Descubrí lo fácil que era empezar un blog en noviembre de 2004 en una charla para profesores/as que empezábamos a usar las TIC en nuestro trabajo. El ponente, Paco Muñoz de la Peña, cuyas contribuciones a facilitar nuestro trabajo conocemos bien los profes TIC, nos demostró cómo podía crearse una bitácora en 15 segundos; efectivamente fue el tiempo que tardó en crear una con Acelblog.

A partir de ese día me enganché a las bitácoras. Yo había gestionado ya varios sitios en internet, pero la facilidad e inmediatez de un blog, y la posibilidad de contar en él cualquier cosa en cualquier momento me fascinó. Inicié varios blogs en Acelblog; al final me quedé prácticamente sólo con uno, al que llamé el hormiguero. Estaba (y a veces sigue ahí) en http://hormigo.acelblog.com.

Mi entusiasmo por los blogs se contagió, y pronto Meli (mi amor), que desde hacía tiempo deseaba tener una, y varios amigos y amigas se lanzaron a empezar sus bitácoras, siempre en Acelblog. También en el trabajo con nuestros alumnos y alumnas iniciamos algunos el uso de bitácoras con Acelblog.


Mi primer hormiguero

Acelblog, a pesar de ser casi impronunciable, utiliza un gestor de contenidos muy potente, completo y sencillo a la vez, que fue creado por César Laso, un muchacho de Zaragoza. El propio César proporcionaba alojamiento para blogs en acelblog.com de forma gratuita, y sin pedir a cambio ni siquiera una dirección de email. Por eso el proceso de registro era tan rápido. Hablo en pasado porque hace ya unos meses que los servicios de acelblog.com dejaron de estar atendidos por César Laso, debido a cuestiones laborales, de forma que cuando el servidor falla los blogs se caen y el problema suele tardar varios días en solucionarse.

Las frustraciones y desesperos que esto ha causado en quienes teníamos nuestras bitácoras en Acelblog han sido enormes. Se trata además de un gestor de blogs muy utilizado en España por profesores y profesoras, que ha llegado a tener varios miles de sitios alojados. Poco a poco nos fuimos desencantando, debido a los frecuentes fallos del servicio, pero sobre todo a la sensación de que nadie respondía por ellos, de que no había nadie para solucionar el problema.

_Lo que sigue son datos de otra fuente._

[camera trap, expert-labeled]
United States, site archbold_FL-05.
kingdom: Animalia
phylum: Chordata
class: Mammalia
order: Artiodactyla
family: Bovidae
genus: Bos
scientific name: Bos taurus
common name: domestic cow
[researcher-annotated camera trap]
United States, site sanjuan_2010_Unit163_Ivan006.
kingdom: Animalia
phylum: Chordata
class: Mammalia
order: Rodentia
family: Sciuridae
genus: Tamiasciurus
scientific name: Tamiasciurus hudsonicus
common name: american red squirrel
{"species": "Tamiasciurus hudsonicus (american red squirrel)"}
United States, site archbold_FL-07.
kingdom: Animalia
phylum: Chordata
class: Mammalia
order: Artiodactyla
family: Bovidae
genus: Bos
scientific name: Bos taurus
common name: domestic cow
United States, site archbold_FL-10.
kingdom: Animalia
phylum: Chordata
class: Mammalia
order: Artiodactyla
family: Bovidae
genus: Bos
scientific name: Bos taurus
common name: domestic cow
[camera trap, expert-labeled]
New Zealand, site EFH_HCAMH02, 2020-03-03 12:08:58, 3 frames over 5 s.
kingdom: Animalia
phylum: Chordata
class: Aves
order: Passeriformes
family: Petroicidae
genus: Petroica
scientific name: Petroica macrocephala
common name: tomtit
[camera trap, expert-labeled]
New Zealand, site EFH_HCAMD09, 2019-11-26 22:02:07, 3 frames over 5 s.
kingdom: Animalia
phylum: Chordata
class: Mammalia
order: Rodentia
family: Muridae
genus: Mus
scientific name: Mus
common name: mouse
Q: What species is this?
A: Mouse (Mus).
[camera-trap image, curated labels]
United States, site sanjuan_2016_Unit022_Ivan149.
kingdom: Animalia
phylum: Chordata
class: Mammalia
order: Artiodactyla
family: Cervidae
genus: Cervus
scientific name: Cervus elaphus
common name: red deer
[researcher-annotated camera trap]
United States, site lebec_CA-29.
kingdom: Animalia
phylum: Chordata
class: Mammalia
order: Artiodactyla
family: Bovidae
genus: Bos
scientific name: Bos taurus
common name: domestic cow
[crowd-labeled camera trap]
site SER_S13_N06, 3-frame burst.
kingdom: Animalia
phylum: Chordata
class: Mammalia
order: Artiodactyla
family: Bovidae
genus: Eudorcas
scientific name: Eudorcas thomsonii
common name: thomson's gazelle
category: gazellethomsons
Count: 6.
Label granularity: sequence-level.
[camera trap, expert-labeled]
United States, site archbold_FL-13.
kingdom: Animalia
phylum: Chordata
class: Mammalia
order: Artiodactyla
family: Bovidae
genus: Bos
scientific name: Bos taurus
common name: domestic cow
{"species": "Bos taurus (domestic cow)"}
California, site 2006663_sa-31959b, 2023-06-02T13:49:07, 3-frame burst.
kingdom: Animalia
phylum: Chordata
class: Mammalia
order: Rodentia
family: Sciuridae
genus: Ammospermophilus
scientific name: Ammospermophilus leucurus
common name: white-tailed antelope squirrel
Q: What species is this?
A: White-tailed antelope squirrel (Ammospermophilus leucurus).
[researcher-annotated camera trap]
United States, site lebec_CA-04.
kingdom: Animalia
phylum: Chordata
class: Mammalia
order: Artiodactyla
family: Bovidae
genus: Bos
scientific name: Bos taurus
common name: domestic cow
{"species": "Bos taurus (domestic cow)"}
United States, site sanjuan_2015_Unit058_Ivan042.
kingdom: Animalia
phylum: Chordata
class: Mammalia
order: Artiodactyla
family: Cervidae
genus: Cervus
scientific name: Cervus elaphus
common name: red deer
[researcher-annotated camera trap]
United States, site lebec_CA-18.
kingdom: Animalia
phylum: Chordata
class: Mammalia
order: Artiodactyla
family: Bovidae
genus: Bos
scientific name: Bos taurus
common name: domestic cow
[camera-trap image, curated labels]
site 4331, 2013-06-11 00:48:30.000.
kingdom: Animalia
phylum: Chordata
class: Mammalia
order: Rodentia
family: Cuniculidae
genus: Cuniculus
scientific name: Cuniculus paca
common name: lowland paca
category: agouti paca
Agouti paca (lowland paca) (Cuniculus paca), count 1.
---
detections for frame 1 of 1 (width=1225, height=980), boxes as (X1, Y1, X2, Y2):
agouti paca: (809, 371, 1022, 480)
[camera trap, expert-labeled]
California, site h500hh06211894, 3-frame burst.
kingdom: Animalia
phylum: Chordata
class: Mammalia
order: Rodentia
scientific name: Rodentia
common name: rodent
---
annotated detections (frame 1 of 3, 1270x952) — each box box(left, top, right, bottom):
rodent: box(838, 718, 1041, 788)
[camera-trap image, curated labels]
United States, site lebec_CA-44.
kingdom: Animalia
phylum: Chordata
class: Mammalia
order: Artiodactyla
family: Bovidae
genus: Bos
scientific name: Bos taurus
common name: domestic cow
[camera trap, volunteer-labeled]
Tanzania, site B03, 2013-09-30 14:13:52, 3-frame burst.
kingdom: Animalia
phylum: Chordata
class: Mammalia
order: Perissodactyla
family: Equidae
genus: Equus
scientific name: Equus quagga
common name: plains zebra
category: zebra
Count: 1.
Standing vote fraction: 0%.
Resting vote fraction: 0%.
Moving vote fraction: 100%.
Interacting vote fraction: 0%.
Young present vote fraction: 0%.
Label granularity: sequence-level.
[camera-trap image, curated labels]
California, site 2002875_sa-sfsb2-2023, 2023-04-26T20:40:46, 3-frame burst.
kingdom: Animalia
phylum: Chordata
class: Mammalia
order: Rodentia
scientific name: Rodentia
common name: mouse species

Nuestras bitácoras ya no están en Acelblog. Y este post es un recuerdo a un montón de sitios por los que unos cuantos nos movimos durante meses, compartiendo nuestras palabras, nuestra opinión, nuestras ideas, nuestras vivencias e ilusiones. No sabemos qué será de ellos; algunos días funcionan y otros no. Hay incluso quien se dedica con paciencia a rescatar sus textos, porque no hay posibilidad de hacer copia de seguridad de ellos.